= Rural Development Council =

The Rural Development Council was an advisory body to the Scottish Cabinet Secretary for Rural Affairs and the Environment, Richard Lochhead MSP. Its members include: Barbara Kelly; Donald MacRae of the Bank of Scotland; Stuart Housden, the Director of RSPB Scotland; Derek Logie of the Rural Housing Service; Liberal Democrat Councillor Alison Hay from Argyll and Bute Council; Kate Braithwaite, Director of the Carnegie UK Trust Rural Programme; Alex Walker, chairman of Development Trusts Association Scotland; Shiela Garson from Shapinsay Development Trust; Neil Macleod, the chair of the Scottish Crofting Foundation, Jim McLaren of NFU Scotland; and Liam Beattie, a student from the University of Stirling.
The council was formed in 2008 and has met in Dumfries, Dunkeld and Finzean.

Mr Lochhead has said:

"I am delighted to see that we now have a forum where the rural voice can be heard at the heart of Government."

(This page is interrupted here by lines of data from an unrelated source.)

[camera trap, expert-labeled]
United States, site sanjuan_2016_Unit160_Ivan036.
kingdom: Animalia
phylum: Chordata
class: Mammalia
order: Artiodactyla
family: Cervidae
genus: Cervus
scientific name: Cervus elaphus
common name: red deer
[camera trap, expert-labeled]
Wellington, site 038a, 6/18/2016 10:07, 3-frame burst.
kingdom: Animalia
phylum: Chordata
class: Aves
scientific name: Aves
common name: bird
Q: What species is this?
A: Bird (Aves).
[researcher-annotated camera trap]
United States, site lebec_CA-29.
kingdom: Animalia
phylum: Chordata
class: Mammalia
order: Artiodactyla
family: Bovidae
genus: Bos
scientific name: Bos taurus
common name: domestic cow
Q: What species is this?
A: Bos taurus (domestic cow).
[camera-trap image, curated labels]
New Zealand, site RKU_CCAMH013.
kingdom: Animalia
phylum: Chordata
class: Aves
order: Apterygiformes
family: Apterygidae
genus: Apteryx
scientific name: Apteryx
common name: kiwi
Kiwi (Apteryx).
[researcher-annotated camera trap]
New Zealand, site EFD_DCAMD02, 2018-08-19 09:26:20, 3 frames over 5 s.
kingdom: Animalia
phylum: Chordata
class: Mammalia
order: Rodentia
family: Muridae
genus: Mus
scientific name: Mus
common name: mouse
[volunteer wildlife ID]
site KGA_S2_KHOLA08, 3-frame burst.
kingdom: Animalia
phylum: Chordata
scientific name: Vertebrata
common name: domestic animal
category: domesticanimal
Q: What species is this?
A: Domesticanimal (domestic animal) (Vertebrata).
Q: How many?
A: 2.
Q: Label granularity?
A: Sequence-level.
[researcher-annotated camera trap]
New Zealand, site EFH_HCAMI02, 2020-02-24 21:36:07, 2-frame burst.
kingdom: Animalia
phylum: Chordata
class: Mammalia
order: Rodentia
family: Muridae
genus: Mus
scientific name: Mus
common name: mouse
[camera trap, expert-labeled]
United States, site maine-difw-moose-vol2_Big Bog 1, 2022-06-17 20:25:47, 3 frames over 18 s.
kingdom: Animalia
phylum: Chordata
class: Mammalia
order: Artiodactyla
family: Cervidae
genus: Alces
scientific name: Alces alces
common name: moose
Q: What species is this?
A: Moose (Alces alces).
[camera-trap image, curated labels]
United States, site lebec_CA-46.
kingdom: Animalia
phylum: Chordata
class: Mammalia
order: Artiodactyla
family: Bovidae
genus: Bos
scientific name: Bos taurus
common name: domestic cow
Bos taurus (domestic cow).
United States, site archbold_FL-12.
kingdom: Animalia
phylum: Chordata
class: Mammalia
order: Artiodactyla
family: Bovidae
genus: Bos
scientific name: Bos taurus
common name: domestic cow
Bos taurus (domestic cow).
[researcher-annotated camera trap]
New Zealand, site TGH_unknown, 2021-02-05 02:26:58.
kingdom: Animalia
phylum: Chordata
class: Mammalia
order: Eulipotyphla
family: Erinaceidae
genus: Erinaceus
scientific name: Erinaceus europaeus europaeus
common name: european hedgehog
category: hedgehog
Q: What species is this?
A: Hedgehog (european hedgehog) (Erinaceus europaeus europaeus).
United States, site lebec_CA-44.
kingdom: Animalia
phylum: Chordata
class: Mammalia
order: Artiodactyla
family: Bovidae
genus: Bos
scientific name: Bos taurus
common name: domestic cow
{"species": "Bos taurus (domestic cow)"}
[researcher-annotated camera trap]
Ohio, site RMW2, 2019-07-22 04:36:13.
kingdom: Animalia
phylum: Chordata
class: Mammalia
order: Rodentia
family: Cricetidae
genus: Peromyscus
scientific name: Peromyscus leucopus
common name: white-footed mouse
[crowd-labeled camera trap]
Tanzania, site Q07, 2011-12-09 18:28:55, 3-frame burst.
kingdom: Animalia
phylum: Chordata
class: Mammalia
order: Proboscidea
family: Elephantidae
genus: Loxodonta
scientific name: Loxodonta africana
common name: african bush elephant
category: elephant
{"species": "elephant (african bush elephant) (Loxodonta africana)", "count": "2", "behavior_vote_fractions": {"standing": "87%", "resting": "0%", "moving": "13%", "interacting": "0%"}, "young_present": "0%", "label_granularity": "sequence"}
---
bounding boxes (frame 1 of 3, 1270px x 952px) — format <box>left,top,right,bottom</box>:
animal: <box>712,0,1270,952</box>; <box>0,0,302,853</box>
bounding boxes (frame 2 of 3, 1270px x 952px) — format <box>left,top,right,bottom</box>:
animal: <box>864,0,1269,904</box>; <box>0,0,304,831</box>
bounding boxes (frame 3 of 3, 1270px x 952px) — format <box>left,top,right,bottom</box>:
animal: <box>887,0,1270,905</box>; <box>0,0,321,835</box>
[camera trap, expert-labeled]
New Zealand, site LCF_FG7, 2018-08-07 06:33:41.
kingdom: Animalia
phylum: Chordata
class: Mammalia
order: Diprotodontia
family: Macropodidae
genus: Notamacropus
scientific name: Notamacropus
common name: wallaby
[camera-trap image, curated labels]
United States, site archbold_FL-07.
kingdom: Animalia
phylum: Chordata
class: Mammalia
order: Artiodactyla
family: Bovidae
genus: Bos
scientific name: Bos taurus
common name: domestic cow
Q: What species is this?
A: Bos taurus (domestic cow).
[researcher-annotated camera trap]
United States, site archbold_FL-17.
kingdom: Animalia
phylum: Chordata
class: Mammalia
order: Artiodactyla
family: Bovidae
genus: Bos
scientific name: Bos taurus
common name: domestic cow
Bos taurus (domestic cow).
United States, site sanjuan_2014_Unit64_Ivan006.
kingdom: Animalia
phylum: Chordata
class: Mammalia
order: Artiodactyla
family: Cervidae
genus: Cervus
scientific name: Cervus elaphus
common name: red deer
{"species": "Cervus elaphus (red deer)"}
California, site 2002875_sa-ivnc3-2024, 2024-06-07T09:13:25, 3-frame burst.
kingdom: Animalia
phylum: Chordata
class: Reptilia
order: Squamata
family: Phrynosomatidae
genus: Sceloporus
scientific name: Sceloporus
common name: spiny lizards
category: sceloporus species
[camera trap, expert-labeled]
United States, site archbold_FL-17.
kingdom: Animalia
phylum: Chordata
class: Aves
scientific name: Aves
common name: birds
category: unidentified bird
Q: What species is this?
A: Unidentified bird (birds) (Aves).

In 2010 the council launched a consultation paper called "Speak Up for Rural Scotland". The consultation seeks views on "how best rural Scotland can contribute to the nation's sustainable economic growth", noting the potential of the natural assets of rural Scotland and identifying priorities and opportunities. These are listed as 37 "step changes" which the Council considers important.